DO THIS
How many of the lines below contain the string "fence"? Reply with the number alone.

-- START --

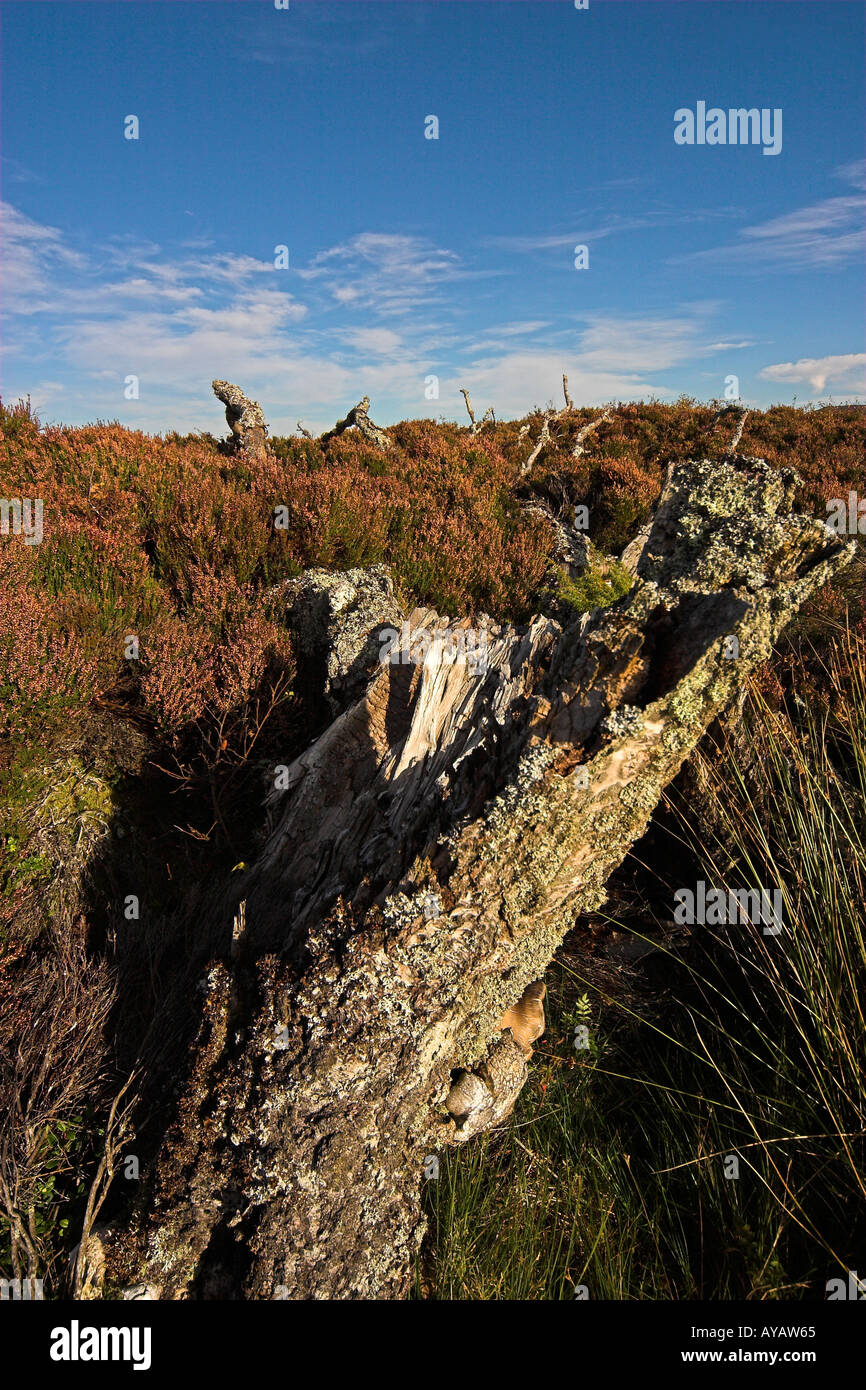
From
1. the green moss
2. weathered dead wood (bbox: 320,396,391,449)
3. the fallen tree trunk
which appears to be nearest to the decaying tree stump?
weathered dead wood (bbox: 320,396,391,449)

-- END --
-- START --

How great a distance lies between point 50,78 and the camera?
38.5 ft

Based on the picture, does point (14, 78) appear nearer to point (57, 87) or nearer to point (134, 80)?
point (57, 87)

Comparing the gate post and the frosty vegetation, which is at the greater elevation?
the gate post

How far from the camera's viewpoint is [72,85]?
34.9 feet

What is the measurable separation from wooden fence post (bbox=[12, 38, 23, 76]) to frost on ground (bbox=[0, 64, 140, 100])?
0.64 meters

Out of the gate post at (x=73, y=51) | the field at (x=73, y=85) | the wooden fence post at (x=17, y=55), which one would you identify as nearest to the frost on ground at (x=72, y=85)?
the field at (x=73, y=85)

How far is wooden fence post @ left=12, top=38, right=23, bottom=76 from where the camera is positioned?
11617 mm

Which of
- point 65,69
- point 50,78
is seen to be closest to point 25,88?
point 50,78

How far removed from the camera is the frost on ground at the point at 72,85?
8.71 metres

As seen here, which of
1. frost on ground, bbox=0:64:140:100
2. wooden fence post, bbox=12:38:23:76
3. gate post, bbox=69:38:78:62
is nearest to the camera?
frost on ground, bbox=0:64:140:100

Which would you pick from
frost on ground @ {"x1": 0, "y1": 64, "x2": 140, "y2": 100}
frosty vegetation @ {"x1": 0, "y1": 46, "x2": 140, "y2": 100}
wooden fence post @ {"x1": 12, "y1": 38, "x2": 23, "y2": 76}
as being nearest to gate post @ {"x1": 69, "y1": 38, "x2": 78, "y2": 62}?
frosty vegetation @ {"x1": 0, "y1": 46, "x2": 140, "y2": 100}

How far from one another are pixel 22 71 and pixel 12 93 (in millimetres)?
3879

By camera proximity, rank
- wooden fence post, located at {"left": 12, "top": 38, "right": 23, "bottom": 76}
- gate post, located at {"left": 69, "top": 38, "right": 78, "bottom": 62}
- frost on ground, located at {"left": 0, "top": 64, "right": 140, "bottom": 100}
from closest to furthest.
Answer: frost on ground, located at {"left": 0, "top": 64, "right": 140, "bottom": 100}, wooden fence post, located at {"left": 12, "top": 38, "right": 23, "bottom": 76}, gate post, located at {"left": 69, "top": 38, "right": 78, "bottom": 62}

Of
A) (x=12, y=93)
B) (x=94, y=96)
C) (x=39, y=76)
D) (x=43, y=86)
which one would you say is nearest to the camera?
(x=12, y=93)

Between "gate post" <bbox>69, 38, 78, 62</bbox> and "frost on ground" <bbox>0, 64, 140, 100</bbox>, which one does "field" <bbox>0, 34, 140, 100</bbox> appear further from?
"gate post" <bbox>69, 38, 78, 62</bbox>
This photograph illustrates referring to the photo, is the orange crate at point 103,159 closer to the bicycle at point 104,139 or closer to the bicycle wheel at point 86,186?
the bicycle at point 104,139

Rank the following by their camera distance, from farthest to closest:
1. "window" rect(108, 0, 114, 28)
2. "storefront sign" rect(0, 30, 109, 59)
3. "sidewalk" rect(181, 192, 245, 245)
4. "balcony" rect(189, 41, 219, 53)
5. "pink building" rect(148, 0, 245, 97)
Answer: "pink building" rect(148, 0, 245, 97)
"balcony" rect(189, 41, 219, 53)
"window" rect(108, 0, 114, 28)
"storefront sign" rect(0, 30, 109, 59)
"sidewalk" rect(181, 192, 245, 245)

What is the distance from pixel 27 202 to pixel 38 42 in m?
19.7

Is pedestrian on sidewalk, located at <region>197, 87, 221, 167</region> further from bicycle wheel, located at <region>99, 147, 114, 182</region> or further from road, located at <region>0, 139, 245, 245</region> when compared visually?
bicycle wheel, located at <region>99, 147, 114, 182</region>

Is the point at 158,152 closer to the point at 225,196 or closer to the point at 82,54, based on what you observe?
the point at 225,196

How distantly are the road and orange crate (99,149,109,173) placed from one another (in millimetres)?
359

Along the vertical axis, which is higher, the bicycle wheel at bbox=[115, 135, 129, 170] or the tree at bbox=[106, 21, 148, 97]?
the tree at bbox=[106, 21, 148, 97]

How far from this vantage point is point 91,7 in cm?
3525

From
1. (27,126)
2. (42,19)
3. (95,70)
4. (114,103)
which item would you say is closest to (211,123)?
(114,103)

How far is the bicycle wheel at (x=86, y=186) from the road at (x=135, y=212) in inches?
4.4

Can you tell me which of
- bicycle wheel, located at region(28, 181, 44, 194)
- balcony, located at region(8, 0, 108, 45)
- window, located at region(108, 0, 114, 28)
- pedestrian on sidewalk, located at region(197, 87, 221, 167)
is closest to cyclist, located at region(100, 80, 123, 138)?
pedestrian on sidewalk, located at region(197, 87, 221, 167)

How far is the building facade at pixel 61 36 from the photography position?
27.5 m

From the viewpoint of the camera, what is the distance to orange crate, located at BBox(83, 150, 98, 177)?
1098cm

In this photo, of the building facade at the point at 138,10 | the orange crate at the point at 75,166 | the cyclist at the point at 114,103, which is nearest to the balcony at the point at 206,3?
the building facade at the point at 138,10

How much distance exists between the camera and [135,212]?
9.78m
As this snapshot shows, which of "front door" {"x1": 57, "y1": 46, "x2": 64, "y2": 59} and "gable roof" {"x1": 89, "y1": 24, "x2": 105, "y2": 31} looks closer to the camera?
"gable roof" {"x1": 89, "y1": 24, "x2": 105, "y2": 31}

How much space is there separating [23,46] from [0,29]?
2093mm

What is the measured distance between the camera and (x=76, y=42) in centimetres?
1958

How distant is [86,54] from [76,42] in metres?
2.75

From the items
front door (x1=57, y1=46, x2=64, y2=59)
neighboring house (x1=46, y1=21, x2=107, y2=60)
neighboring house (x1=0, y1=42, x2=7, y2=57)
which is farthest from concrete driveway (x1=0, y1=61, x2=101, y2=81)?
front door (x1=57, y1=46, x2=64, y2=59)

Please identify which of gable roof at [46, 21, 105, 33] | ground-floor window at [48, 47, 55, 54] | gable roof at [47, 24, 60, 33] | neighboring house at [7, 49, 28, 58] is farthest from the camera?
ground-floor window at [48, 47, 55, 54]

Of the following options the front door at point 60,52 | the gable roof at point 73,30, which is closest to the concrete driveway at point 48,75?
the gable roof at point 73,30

-- END --

SOLUTION FOR THIS TASK
7